One at-bat. One clutch hit. One more small sample of why a common rap on Mauer is simply wrong.
An example from a reader’s e-mail early last week:
I heard (Ron Gardenhire) defend Joe M. today on the radio — great hitter, able to pull the ball if he wants, feared by pitchers in an RBI situation.
The reality? Seems almost impossible for him to hit a ball in the air to the right of center, and it is getting more pronounced. A good avg. hitter? Yes. A clutch hitter, rbi man? No.
But Mauer isn’t the problem in the Twins lineup. He’s not even a problem. If the Twins had nine guys who hit like Joe Mauer, they’d be at the top of the AL runs scored stats, not at the bottom, because they’d make far fewer outs.
Let’s start with the complaint that Mauer is not an “RBI man.” True, Mauer has a career high of 84 RBIs, which is an unimpressive figure for a No. 3 hitter in this era.
But RBI totals are a function of the lineup. Mauer doesn’t get as many RBI opportunities as you might expect, and has a strong track record of taking advantage of those he has.

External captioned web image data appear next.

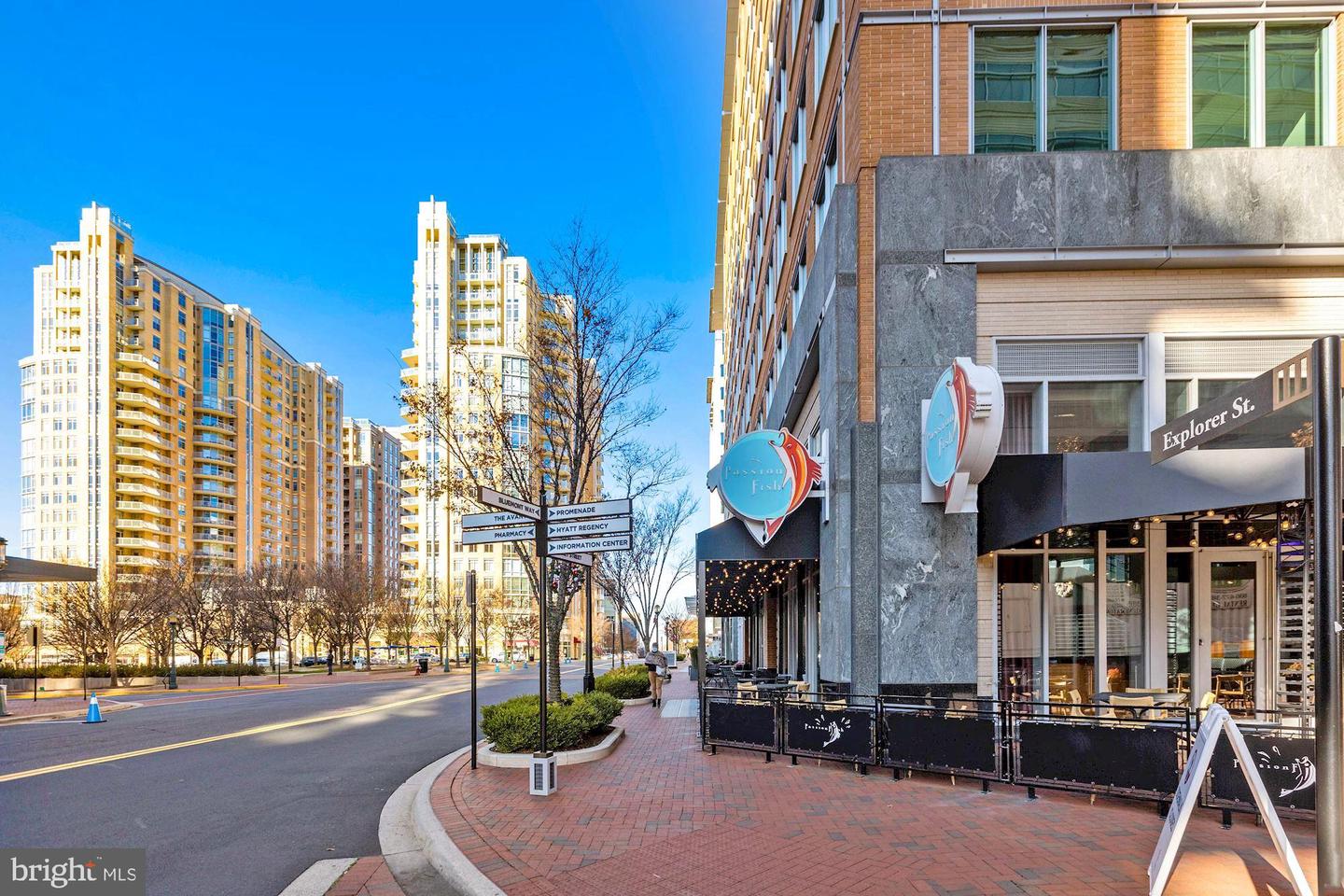 1651 POPLAR GROVE DR, RESTON, Virginia 20194, 2 Bedrooms Bedrooms, ,1 BathroomBathrooms,Residential,For sale,1651 POPLAR GROVE DR,VAFX2274440 MLS # VAFX2274440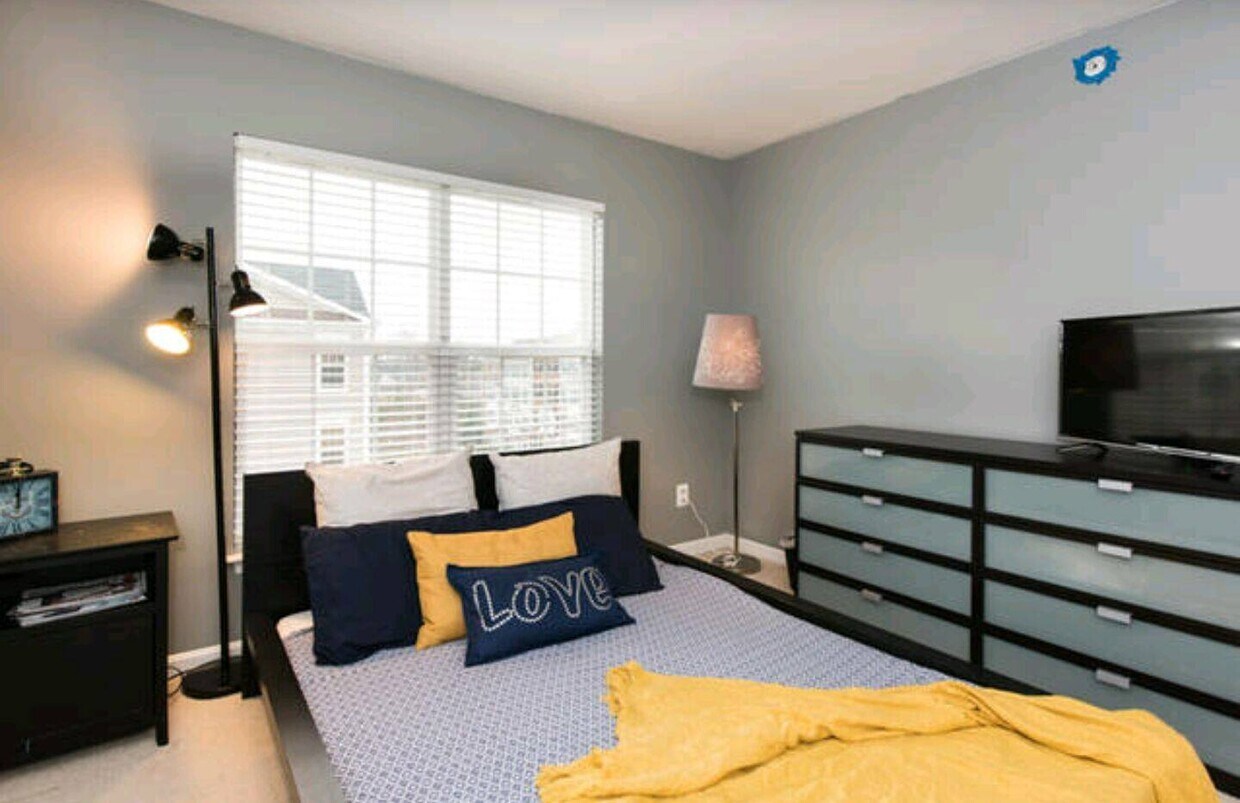 Foto del edificio - 6267 Aster Haven Cir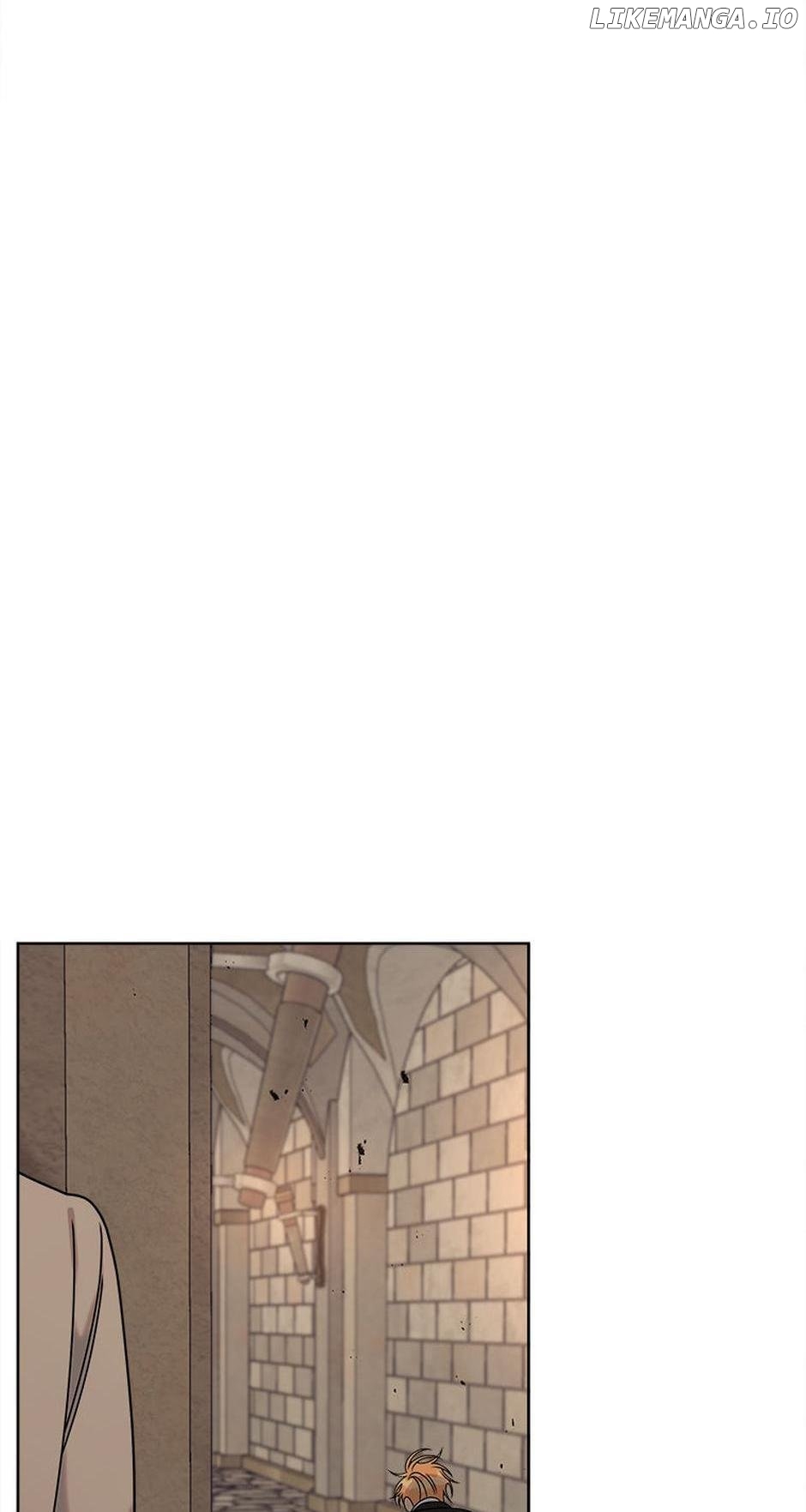Three Worlds Chapter 27 - page 34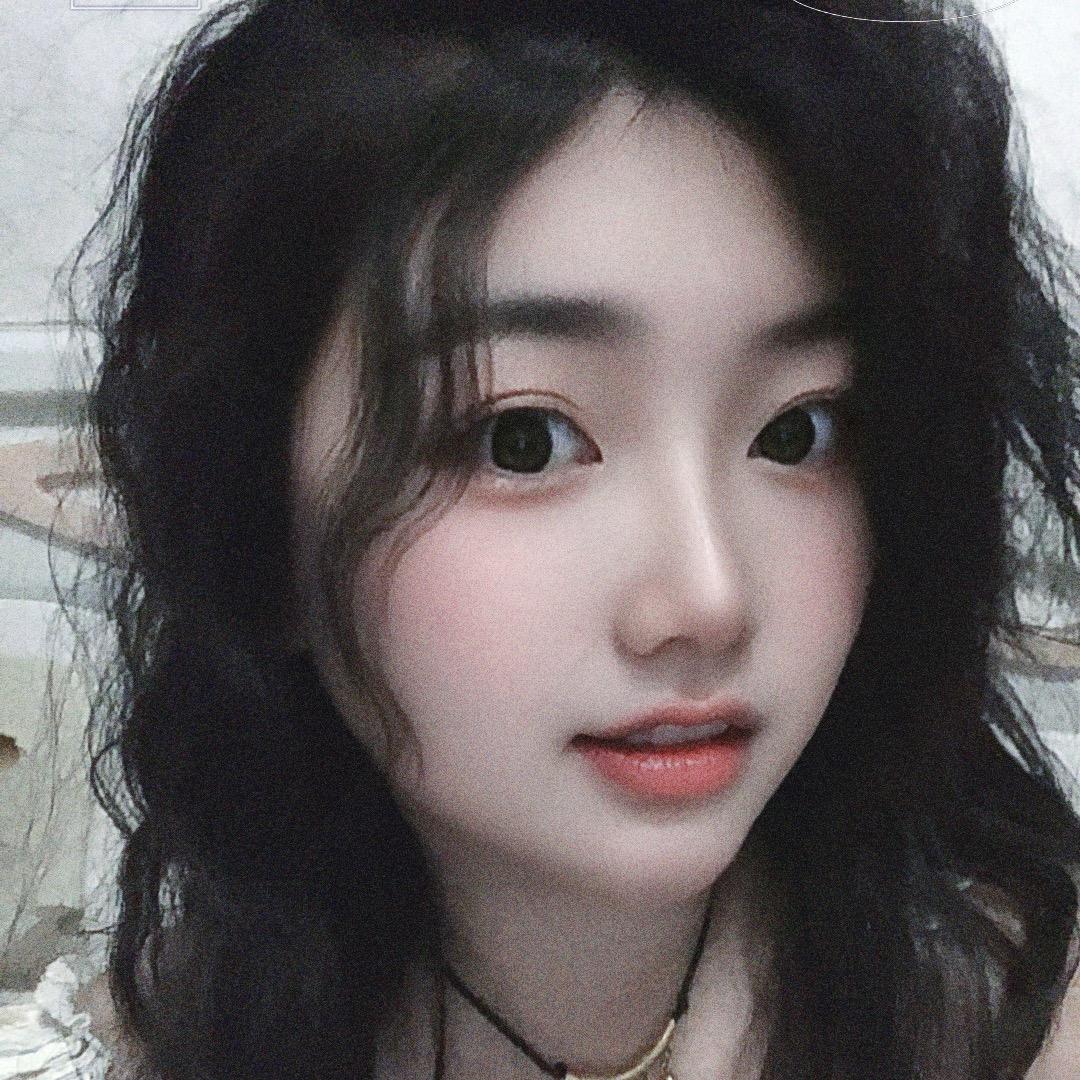 平舆广式盐焗鸡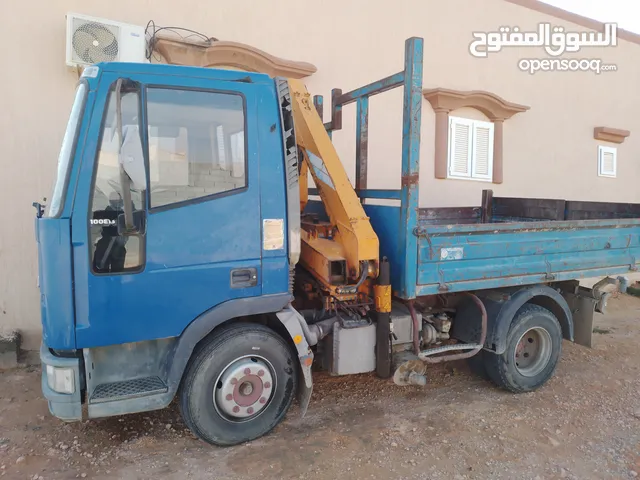 ركردو للبيع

Runners in scoring position:
BA OBP SLG
2007 .324 .447 .532
2006 .360 .497 .544
05-07 .339 .468 .513
Over the past three seasons, Mauer has hit better with men in scoring position than he has in other situations. The problem is that in that same time period, he has had just 357 at-bats with men in scoring position.
Justin Morneau, in contrast, had 470 such at-bats — as a reference, that’s four more than David Ortiz. Morneau’s rate of production was good, but still markedly lower than Mauer’s — .283, .372, .483. But nobody complains about Morneau’s “clutch” performance.
The difference in opportunities? Morneau hits one or two places behind Mauer, and Mauer’s on base 40 percent of the time. Mauer hits one or two places behind the likes of Nick Punto, who’s back in the dugout 70 percent of the time.
I’d prefer to see Mauer hitting second, as he was at the start of the season, but it doesn’t much matter. Whether he hits second of third, the four men hitting in front of him this year are going to come from this group of six (on-base percentages entering Sunday’s game):
Carlos Gomez (.299 ), Brendan Harris (.317), Adam Everett (.200), Punto (.311), Matt Tolbert (.340), Mike Lamb (.222). There aren’t many base runners coming out of that bunch.
Indeed, Mauer entered Saturday with 28 ABs with men in scoring position this season, and only six with at least two men on base. (Twenty-eight at-bats don’t prove much of anything, but for what it’s worth, he hit .321 in those 28 at-bats. And, of course, he boosted that Sunday.)
The Twins offense has been anemic. Blame Gomez, who is a lot more fun than he is effective. Blame Delmon Young, who has one more extra-base hit than Johan Santana. Blame Lamb and his .216 batting average and .284 slugging percentage. Blame Michael Cuddyer’s injury. Blame the three shortstops for being what we thought they were.
But don’t blame Mauer.
It’s true that Mauer isn’t the pull-hitting slugger we expect of a 6-foot-5, 230-pounder. He has the style, approach and results of a Rod Carew or Tony Gwynn. He’s historically unique.
That doesn’t make him ineffective, just different from what we’re used to.